▶ _Work to be completed_
From the entries below, reproduce exactly the line containing "p.83 UP5633 Cブルー,D黄色", the line containing "華碩H310平台【EI391-AH31K03】i3四核 GTX1650-4G獨顯 SSD", and every line in between, with nothing added.
━━━ Data records ━━━
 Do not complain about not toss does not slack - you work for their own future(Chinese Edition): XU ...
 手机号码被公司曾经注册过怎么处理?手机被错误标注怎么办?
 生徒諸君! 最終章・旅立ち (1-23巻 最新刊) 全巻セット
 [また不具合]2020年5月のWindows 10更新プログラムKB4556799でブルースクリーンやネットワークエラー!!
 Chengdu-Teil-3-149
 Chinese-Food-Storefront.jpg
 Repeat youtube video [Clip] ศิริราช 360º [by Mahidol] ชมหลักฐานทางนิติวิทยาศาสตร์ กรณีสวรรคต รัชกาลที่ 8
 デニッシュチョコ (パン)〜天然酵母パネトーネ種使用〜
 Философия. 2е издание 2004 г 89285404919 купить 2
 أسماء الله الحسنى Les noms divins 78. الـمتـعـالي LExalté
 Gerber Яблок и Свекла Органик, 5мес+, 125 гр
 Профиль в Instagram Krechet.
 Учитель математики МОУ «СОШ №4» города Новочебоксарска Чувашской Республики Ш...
━━━
━━━ Data records ━━━
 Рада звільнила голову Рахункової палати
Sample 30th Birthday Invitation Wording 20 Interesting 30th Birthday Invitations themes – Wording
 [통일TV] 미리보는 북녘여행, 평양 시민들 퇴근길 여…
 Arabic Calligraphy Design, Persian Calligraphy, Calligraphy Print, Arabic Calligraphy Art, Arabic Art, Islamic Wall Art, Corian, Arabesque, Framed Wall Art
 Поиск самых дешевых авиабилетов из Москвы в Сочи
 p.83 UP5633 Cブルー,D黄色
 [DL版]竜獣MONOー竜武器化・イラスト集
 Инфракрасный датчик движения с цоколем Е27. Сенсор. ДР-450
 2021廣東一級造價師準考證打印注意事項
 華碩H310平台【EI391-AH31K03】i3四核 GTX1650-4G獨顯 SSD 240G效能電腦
━━━
▶ _Answer space_
 p.83 UP5633 Cブルー,D黄色
 [DL版]竜獣MONOー竜武器化・イラスト集
 Инфракрасный датчик движения с цоколем Е27. Сенсор. ДР-450
 2021廣東一級造價師準考證打印注意事項
 華碩H310平台【EI391-AH31K03】i3四核 GTX1650-4G獨顯 SSD 240G效能電腦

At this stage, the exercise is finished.